**Instruction:** Transcribe, exactly as they appear, only the lines from the one holding "What item of" through the end of the entries below.
start
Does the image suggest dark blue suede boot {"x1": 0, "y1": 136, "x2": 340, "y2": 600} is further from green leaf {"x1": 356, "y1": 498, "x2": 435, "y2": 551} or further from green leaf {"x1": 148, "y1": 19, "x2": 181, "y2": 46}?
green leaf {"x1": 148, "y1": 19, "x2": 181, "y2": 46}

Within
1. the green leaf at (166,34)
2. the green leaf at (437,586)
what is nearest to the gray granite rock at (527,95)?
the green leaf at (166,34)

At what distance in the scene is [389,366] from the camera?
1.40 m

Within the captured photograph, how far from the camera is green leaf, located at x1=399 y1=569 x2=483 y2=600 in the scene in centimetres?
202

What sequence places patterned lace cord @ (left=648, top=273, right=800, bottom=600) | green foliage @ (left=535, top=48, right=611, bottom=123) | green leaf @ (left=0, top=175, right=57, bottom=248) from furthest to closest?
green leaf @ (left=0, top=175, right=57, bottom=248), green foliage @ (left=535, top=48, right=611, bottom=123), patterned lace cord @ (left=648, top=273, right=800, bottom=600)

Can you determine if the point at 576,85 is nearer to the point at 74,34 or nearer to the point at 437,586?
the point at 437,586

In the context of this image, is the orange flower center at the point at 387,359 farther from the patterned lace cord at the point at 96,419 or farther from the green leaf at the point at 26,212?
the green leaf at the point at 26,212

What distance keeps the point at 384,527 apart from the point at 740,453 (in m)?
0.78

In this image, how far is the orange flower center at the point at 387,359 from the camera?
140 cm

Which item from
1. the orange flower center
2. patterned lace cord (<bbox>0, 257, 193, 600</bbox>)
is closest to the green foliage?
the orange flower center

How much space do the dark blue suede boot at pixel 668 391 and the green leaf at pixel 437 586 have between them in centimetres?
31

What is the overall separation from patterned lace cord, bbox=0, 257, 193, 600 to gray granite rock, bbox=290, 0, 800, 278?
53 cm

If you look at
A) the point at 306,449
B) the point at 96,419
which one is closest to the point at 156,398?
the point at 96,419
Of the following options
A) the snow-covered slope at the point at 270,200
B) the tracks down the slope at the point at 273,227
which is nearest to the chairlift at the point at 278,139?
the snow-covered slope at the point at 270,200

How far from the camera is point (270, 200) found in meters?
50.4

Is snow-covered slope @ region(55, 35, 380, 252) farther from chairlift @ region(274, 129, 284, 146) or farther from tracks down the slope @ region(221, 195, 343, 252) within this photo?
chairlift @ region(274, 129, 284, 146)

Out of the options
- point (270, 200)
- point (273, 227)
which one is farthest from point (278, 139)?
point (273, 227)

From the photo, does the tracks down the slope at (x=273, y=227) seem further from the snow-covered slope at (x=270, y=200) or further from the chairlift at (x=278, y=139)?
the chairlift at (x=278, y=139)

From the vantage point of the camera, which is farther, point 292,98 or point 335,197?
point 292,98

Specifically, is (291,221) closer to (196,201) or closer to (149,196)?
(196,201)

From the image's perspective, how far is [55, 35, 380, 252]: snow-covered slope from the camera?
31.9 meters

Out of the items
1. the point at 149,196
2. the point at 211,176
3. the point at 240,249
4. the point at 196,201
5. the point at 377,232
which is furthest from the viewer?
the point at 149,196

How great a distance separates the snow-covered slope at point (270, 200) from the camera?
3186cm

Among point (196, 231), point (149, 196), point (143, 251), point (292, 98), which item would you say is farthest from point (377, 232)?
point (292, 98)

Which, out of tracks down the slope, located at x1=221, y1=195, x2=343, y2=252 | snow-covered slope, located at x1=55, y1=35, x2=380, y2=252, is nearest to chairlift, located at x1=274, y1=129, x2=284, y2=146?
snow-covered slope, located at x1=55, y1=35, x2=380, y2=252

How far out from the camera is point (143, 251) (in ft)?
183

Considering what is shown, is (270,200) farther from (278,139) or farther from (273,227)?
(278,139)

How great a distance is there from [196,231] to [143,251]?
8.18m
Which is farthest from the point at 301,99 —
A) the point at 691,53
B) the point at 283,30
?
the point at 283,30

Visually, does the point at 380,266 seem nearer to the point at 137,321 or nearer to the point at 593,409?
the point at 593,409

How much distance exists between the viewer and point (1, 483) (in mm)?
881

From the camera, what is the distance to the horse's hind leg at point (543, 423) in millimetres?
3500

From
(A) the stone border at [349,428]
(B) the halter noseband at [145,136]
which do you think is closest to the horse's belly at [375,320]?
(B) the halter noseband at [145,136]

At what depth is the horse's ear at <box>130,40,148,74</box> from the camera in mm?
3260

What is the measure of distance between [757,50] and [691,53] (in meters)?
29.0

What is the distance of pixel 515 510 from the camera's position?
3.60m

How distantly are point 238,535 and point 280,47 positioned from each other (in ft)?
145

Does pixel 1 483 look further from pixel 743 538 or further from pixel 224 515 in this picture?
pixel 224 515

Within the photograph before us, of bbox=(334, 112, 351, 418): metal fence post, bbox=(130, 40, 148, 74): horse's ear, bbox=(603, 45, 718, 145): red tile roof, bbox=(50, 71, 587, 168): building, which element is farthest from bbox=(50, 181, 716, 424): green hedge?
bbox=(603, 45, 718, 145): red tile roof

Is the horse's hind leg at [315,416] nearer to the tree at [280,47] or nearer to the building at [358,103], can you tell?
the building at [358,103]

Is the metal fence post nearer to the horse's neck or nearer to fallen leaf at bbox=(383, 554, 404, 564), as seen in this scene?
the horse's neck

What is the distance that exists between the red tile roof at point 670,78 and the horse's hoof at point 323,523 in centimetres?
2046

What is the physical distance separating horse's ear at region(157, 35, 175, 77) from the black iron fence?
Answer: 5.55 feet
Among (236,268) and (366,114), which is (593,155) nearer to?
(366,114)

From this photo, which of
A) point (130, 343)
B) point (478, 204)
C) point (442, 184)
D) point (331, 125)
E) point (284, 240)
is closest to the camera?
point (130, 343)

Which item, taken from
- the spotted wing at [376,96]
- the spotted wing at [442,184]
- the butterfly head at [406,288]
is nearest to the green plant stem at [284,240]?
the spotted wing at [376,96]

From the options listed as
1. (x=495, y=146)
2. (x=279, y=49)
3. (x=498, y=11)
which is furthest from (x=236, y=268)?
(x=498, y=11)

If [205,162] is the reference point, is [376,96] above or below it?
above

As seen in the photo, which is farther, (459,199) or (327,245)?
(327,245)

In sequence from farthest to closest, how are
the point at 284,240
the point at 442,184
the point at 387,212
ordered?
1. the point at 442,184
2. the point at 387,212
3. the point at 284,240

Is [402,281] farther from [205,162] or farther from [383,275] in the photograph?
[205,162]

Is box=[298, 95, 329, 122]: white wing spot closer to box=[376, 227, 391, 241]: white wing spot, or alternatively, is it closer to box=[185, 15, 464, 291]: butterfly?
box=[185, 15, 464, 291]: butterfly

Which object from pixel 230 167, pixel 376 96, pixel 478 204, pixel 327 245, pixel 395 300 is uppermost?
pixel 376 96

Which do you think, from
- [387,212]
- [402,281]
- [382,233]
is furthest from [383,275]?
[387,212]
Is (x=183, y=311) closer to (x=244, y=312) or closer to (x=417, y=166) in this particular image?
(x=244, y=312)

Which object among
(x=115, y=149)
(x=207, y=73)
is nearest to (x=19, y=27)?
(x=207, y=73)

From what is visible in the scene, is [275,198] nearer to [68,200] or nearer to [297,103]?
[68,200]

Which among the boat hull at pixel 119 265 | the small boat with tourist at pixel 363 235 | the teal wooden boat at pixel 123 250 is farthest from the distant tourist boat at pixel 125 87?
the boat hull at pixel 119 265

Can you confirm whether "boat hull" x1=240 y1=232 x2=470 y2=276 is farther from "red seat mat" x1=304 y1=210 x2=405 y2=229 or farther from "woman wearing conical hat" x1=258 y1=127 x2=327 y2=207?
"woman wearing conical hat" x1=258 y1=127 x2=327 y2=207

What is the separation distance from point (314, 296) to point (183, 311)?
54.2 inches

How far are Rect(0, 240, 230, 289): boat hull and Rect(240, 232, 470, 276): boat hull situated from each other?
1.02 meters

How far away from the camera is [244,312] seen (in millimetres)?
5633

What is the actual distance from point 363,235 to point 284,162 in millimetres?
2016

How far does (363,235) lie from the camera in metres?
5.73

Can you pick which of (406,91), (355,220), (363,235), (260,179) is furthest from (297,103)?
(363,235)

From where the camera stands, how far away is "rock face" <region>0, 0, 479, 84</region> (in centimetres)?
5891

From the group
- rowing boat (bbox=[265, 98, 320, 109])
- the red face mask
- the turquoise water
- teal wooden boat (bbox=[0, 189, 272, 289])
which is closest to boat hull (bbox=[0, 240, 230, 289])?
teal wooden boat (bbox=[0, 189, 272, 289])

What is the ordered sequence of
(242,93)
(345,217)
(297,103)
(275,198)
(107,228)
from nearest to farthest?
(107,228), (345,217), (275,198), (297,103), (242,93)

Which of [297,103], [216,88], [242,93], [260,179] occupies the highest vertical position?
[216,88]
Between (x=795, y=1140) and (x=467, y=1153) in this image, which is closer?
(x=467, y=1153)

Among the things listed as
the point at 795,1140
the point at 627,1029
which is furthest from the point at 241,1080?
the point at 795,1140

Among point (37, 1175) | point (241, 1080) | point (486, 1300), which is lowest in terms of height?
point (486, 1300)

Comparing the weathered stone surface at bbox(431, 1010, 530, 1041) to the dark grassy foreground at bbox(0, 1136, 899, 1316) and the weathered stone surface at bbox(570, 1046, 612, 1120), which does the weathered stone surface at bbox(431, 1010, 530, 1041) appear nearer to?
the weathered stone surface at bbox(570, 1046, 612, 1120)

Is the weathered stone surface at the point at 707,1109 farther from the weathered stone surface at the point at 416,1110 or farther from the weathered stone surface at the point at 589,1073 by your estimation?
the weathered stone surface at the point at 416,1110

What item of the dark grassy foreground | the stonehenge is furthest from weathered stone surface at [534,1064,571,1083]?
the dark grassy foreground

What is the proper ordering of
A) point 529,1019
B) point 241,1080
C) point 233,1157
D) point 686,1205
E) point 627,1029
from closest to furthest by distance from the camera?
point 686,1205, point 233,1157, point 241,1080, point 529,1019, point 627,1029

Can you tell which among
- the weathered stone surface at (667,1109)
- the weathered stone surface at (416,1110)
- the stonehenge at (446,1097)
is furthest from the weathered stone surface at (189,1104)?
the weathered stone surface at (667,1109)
end
**Written solution:**
What item of the dark grassy foreground | the stonehenge is furthest from weathered stone surface at [534,1064,571,1083]?
the dark grassy foreground

What is the proper ordering of
A) point 529,1019
B) point 241,1080
C) point 233,1157
D) point 686,1205
E) point 627,1029
from closest to furthest by distance from the camera?
point 686,1205, point 233,1157, point 241,1080, point 529,1019, point 627,1029

Can you tell which among
- the weathered stone surface at (667,1109)
- the weathered stone surface at (416,1110)
- the stonehenge at (446,1097)
is furthest from the weathered stone surface at (189,1104)?
the weathered stone surface at (667,1109)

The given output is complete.